In fact, Noor was on the phone with Aiia when she was attacked, and heard it happening.

Samowitz is passionate about interfaith work, and he gladly took on the role of working with the Arab-Israelis. “Aiia’s family has been in Israel for many generations. It was fascinating to interact with them. It’s been a privilege to be by their side all week as they have mourned Aiia. It’s a real stain on Australian society that so many women don’t feel safe in our public places. The Maasarwe family came to Australia to focus on launching programmes that will bring more light into the world and to honour Aiia’s memory and the values she lived by,” he said.

The family are creating a memorial garden close to where she was murdered, and La Trobe University and the Victorian government have funded a PhD scholarship in her name to study violence against women. Samowitz also helped launch the Aiia Maasarwe Memorial Medical Fellowship to train Palestinian doctors in Israeli hospitals, giving them the skills to save lives and better serve the Palestinian population.

“This will help take the strain off Israeli doctors and will allow Palestinian doctors to upskill themselves and train others. Aiia believed in peace, and this will empower people at grassroots level. Healthcare is one of the only environments in Israel where Jews and Arabs work together and see each other as equals, so this can really make an impact,” he said.

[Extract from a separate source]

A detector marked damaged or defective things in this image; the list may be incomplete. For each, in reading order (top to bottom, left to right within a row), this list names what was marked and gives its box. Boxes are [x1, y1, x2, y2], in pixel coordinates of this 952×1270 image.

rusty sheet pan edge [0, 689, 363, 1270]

The inaugural fellowship will be awarded to Dr Khadra Salami, a senior paediatrician in haematological-oncology. Salami will undertake a two-year paediatric bone-marrow-transplantation training programme at Hadassah Hospital, Jerusalem. The aim is to enable complex transplantation surgery to be undertaken at the Augusta Victoria Hospital in East Jerusalem, where she is based.

Salami joined Samowitz and the Maasarwe family for the week. He found it amazing how they became close friends in spite of their different backgrounds.

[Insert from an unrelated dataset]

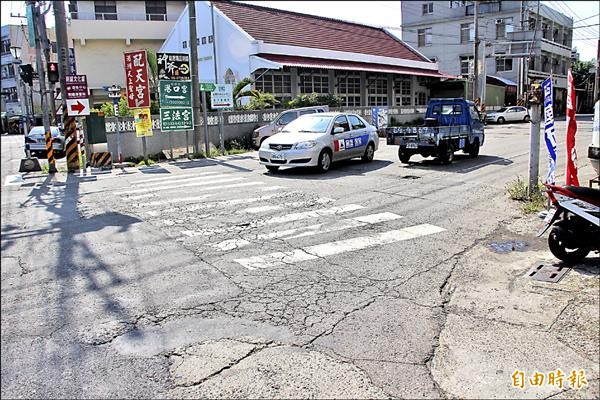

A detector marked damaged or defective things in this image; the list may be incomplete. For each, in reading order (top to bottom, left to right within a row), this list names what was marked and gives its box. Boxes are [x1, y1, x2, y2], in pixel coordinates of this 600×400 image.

cracked road surface [1, 119, 600, 400]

Samowitz said that the young woman’s murder had been widely covered in the Australian media, as were the initiatives launched over this past week.

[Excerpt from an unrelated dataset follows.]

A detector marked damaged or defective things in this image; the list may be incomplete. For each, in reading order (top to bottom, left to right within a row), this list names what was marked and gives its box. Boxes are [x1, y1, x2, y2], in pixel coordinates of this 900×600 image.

“Her killer is a homeless Aboriginal man who came from a background of neglect, and that needs to be addressed”, he said, while not excusing his horrific actions. “The Aboriginals are very disadvantaged, and I’ve worked with many young people like him.”

Turning back to his own path, Samowitz said he started the organisation Stand Up: Jewish Commitment to a Better World to continue what he learnt at Habonim Dror Southern Africa.

“I never wanted to stop being a madrich. Even after I moved to Australia, I would come to South Africa for Habonim machaneh [camp]. So I founded this organisation that allowed me to work with marginalised members of society. We have about 200 volunteers and 15 staff members. I wanted to encourage Jews to have an impact on the world,” he said. After ten years, he has stepped down from the organisation to make space for new leadership, and is now a freelance consultant on projects like working with the Maasarwe family.

He said he noticed how many of his former countrymen are leading the way in Jewish nongovernmental organisations across the globe, and that many donors to Stand Up were ex-South African Jews. He believes this is because “South Africans have a strong sense of social justice”, and he hopes that we will continue to back causes that have an impact on marginalised people wherever we find them. Meanwhile, he’ll stay in close contact with the Maasarwe family as they mourn their unthinkable loss and creates a meaningful legacy for their daughter and sister.